> _INSTRUCTIONS TO FOLLOW_
Please reproduce, word for word, the lines of the records below that begin at the line containing "Studying this photograph, how" and stop after the line containing "From the camera, how".

> _DATA FOR PROCESSING_
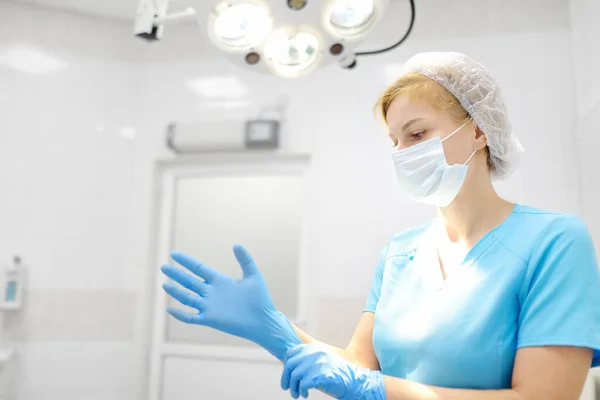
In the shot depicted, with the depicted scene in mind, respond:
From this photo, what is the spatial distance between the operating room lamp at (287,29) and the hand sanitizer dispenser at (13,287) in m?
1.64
==
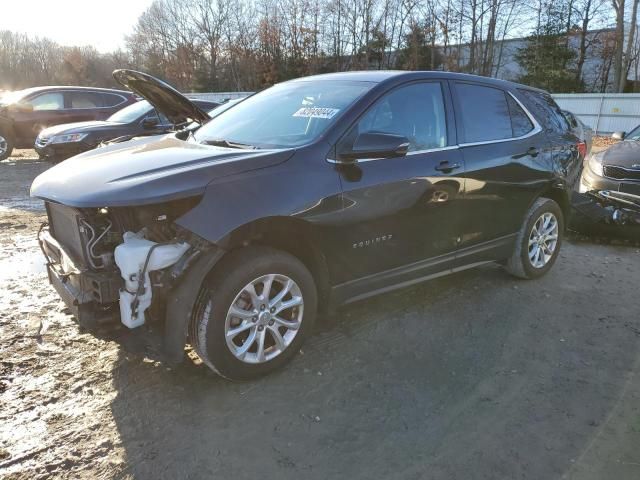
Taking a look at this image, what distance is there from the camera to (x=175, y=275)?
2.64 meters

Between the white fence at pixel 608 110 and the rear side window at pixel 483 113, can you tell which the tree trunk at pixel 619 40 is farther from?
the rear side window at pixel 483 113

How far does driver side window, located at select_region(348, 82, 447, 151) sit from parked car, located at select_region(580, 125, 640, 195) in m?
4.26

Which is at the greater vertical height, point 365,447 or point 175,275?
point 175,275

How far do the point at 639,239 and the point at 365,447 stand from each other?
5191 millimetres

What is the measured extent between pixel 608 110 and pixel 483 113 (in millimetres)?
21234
--
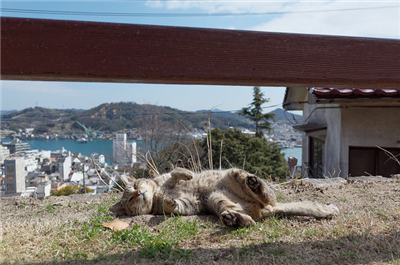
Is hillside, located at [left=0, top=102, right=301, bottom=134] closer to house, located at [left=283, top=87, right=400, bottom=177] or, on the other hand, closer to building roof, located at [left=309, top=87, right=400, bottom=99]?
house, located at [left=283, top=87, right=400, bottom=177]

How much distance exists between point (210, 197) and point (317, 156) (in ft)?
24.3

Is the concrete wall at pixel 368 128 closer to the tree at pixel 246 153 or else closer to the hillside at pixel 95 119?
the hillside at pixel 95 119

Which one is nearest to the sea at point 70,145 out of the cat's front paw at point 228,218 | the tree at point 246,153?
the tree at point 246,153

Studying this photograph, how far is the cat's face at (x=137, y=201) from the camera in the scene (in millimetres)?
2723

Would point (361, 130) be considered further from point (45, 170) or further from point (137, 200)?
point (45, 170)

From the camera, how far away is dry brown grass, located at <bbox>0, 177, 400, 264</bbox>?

> _ANSWER TO THE EXERCISE_
Studying this photograph, how far is the cat's face at (x=137, y=201) from the camera in the scene (in millimetres)?
2723

Would point (361, 130) be considered further from point (45, 170) or further from point (137, 200)?
point (45, 170)

From the camera, how far away is dry brown grass, located at <bbox>0, 177, 400, 264</bbox>?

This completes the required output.